若大将対青大将

2015年01月22日 木曜日

岩内克己監督、加山雄三主演の1971年の映画「若大将対青大将」。
若大将シリーズ17作目。

若大将シリーズなのにほぼ主役は青大将。青大将のやっとの大学卒業から始まり、就職して、やたらと色んな女性の尻を追い駆け回すという何時もの展開だけれど、そこに若大将が全然いないという変な映画になってしまっている。

社会人編も二作目位からすでにグダグダして、前作「俺の空だぜ!若大将」は完全に大学生編に逆戻りな以前と同じ展開に戻ってしまいグッチャグチャになってしまっていたけれど、今作は更に意味不明な展開に。
若大将シリーズなのに若大将はほとんど出て来ず、主役は完全に青大将。しかも、始めに前作から出て来た大矢茂演じる後輩の太田に「若大将を譲る!」と意味不明な名前の継承が行なわれ、ついでに青大将も後輩に名前を譲り、その太田がまるで以前の大学生編の様な展開をやってしまうのだから、「誰の映画で、今までのシリーズの意味は?」と疑問しか出て来ない訳の分からない展開で、ただただ酷さしか見えない。これまで主役だった、主役であるはずの加山雄三の若大将がほとんど出て来ない上、これまで様々な場面で盛り上げて来た田能久の田沼家の人々も一切出て来ず、最早若大将である必要も無い始末。
しかも、二代目若大将になった太田を演じる大矢茂は演技は酷いし、そもそもの光るモノが無く、凄い普通な人で全然映画を引っ張れず、しかも二代目若大将と言う割に出番は少なく、これでまだ大矢茂で若大将シリーズが続いたのなら顔見せ的な映画として意味もあるのだろうけれど、大矢茂のスター性の無さなのか、若大将を受け継いだ大矢茂では若大将シリーズが一切作られていないのだから、この映画の立ち位置さえグダグダ。

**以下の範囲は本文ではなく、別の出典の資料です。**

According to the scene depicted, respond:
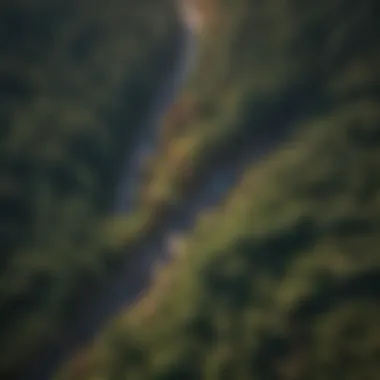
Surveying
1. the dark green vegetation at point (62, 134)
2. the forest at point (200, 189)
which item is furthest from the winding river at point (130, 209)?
the dark green vegetation at point (62, 134)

今回久々に青大将の強姦未遂が出て来るのだけれど、毎度若大将に対する当てつけで行動する節子さんは、日本に若大将がおらず、別に青大将の誘いに乗る必要も無いのに何故か付いて行ってしまい、結局どっちにも共感出来ないという、ここでも酷い展開が出てしまう。
その節子さんを助けるのが新若大将の太田なんだけれど、そんな助ける展開ならそこから節子さんと太田の恋愛関係に発展するのかと思いきや、そんな事は一切無く、何で太田に本来若大将がやるべき役をやらせたのかも意味不明。その太田の恋人役でほぼ節子さんと同じ感じの女性も出て来るのだから、人物の役割が更にグチャグチャしている。

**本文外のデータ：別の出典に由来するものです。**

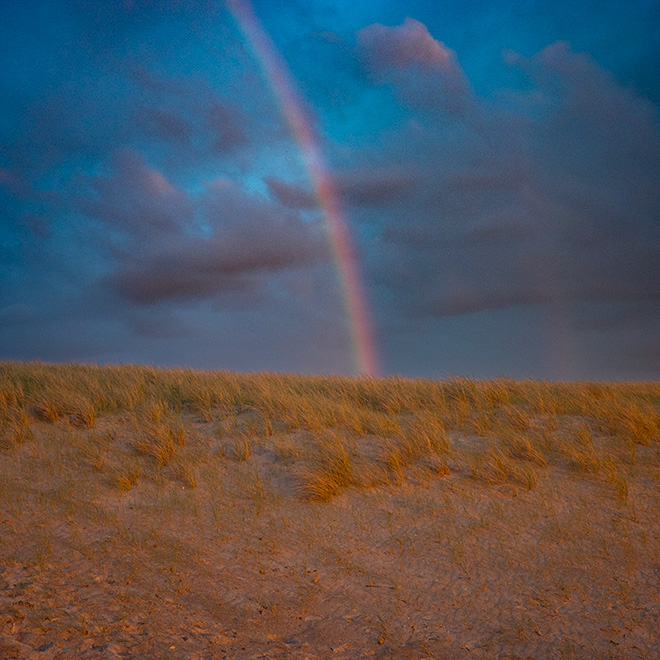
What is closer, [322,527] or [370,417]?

この後に「帰ってきた若大将」が作られてはいるけれど、この映画から十年後のおまけ的な映画で、実質的な若大将シリーズの最終作と言ってもいいこの映画なのに、何故か加山雄三の若大将が全然主役になっておらず、急に今まで若大将の引き立て役だった青大将が主役になってしまい、そこに二代目若大将が出て来てしまい、最早誰を中心に見せたいのかさっぱり分からず、もう構成がグチャグチャし過ぎて目も当てれない。まだそれでおもしろくなればいいのだけれど、これが全てが散漫でグダグダしっ放しで脚本もつまらなく、物語映画ではなく加山雄三歌謡ショーの記録映像だった特殊な「歌う若大将」を除けば、シリーズでもっと酷い駄作。特に今まで以上の対決がある訳でもないのに、なんで「若大将対青大将」なのかもよく分からないし。ここまで酷くなって、やっとシリーズが終了したって、当時の映画界の商売姿勢は今以下の凄いモノだったのか…。